**What needs to be done:**
The line containing "How separated are" and every line after it, through the last, are to be extracted exactly; no other lines belong in the answer.
>>
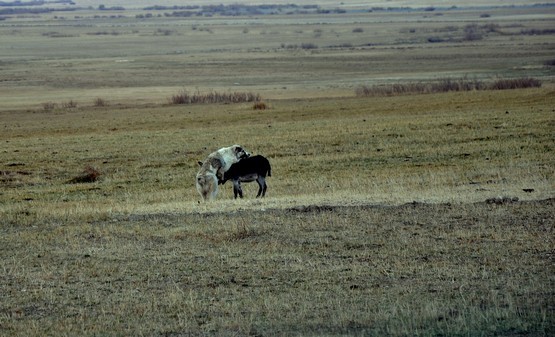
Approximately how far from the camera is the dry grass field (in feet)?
38.0

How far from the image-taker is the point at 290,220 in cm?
1775

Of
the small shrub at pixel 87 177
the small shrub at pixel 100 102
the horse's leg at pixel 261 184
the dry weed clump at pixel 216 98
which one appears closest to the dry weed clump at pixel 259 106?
the dry weed clump at pixel 216 98

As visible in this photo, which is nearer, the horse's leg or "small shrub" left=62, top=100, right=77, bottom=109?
the horse's leg

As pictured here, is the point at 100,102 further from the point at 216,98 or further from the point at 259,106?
the point at 259,106

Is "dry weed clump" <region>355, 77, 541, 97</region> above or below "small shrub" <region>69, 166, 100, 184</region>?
below

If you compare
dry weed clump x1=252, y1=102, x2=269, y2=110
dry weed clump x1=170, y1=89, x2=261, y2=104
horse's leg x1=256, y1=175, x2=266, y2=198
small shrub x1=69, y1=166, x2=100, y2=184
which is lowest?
dry weed clump x1=170, y1=89, x2=261, y2=104

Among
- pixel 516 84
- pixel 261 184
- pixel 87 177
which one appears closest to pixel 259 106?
pixel 516 84

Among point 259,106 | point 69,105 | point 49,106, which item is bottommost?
point 69,105

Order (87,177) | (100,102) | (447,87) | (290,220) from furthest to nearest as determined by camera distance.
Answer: (100,102), (447,87), (87,177), (290,220)

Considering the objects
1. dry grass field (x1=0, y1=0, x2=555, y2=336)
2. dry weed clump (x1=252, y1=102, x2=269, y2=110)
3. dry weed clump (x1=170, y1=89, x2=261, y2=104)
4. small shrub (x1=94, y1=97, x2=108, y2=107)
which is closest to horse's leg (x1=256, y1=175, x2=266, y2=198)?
dry grass field (x1=0, y1=0, x2=555, y2=336)

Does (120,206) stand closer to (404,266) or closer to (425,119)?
(404,266)

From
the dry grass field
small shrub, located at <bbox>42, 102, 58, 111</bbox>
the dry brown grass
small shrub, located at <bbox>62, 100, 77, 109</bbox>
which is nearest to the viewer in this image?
the dry brown grass

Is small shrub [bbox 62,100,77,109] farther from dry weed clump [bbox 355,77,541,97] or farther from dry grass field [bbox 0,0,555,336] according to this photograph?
dry weed clump [bbox 355,77,541,97]

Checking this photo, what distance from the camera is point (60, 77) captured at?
79500 mm
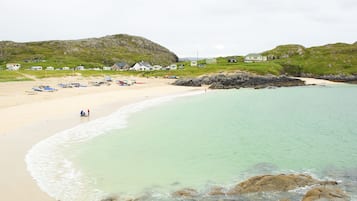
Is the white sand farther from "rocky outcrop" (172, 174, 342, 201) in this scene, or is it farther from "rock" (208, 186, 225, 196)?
"rock" (208, 186, 225, 196)

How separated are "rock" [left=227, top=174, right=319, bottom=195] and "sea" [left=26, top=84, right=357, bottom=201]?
607mm

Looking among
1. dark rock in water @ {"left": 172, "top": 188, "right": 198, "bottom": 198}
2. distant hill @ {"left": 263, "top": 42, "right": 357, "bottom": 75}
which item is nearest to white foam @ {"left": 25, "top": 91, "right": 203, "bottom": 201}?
dark rock in water @ {"left": 172, "top": 188, "right": 198, "bottom": 198}

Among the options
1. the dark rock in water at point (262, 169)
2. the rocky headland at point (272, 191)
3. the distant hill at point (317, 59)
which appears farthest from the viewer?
the distant hill at point (317, 59)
<<
**Exercise output:**
How separated are "rock" [left=227, top=174, right=319, bottom=195] and "sea" [left=26, top=84, right=357, bottom=201]?
607mm

Looking among
1. dark rock in water @ {"left": 172, "top": 188, "right": 198, "bottom": 198}
2. distant hill @ {"left": 263, "top": 42, "right": 357, "bottom": 75}
which item is nearest to white foam @ {"left": 25, "top": 91, "right": 203, "bottom": 201}?
dark rock in water @ {"left": 172, "top": 188, "right": 198, "bottom": 198}

Among the options
1. the dark rock in water at point (262, 169)
2. the rocky headland at point (272, 191)
3. the distant hill at point (317, 59)
which appears farthest from the viewer?
the distant hill at point (317, 59)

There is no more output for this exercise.